What you will do:
Each entry must be printed again without a single change.

Listed entries:
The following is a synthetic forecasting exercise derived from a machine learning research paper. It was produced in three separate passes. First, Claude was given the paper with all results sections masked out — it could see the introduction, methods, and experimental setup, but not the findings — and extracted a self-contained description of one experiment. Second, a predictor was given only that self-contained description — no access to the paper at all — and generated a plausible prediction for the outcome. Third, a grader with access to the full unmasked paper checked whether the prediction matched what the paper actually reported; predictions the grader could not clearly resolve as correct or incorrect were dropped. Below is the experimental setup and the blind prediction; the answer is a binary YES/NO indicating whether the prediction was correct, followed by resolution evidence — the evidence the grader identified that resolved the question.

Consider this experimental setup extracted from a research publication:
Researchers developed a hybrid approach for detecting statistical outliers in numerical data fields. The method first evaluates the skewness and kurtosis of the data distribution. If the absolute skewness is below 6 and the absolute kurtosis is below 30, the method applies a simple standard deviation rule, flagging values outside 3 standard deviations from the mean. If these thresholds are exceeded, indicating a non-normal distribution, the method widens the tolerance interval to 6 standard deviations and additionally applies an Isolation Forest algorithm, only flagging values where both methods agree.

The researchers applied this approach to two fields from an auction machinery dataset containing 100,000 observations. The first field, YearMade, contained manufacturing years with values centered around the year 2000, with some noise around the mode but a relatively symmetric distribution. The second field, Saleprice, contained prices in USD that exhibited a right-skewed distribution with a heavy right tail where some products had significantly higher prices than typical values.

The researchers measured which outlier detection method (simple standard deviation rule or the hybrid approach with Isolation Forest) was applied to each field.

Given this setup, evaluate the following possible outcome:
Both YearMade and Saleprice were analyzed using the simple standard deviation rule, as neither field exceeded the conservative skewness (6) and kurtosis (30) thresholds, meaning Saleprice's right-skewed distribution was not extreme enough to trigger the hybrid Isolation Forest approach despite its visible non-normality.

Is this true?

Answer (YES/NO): NO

Answer box:
The following is a synthetic forecasting exercise derived from a machine learning research paper. It was produced in three separate passes. First, Claude was given the paper with all results sections masked out — it could see the introduction, methods, and experimental setup, but not the findings — and extracted a self-contained description of one experiment. Second, a predictor was given only that self-contained description — no access to the paper at all — and generated a plausible prediction for the outcome. Third, a grader with access to the full unmasked paper checked whether the prediction matched what the paper actually reported; predictions the grader could not clearly resolve as correct or incorrect were dropped. Below is the experimental setup and the blind prediction; the answer is a binary YES/NO indicating whether the prediction was correct, followed by resolution evidence — the evidence the grader identified that resolved the question.

Consider this experimental setup extracted from a research publication:
Researchers developed a hybrid approach for detecting statistical outliers in numerical data fields. The method first evaluates the skewness and kurtosis of the data distribution. If the absolute skewness is below 6 and the absolute kurtosis is below 30, the method applies a simple standard deviation rule, flagging values outside 3 standard deviations from the mean. If these thresholds are exceeded, indicating a non-normal distribution, the method widens the tolerance interval to 6 standard deviations and additionally applies an Isolation Forest algorithm, only flagging values where both methods agree.

The researchers applied this approach to two fields from an auction machinery dataset containing 100,000 observations. The first field, YearMade, contained manufacturing years with values centered around the year 2000, with some noise around the mode but a relatively symmetric distribution. The second field, Saleprice, contained prices in USD that exhibited a right-skewed distribution with a heavy right tail where some products had significantly higher prices than typical values.

The researchers measured which outlier detection method (simple standard deviation rule or the hybrid approach with Isolation Forest) was applied to each field.

Given this setup, evaluate the following possible outcome:
Both YearMade and Saleprice were analyzed using the simple standard deviation rule, as neither field exceeded the conservative skewness (6) and kurtosis (30) thresholds, meaning Saleprice's right-skewed distribution was not extreme enough to trigger the hybrid Isolation Forest approach despite its visible non-normality.

Is this true?

Answer (YES/NO): NO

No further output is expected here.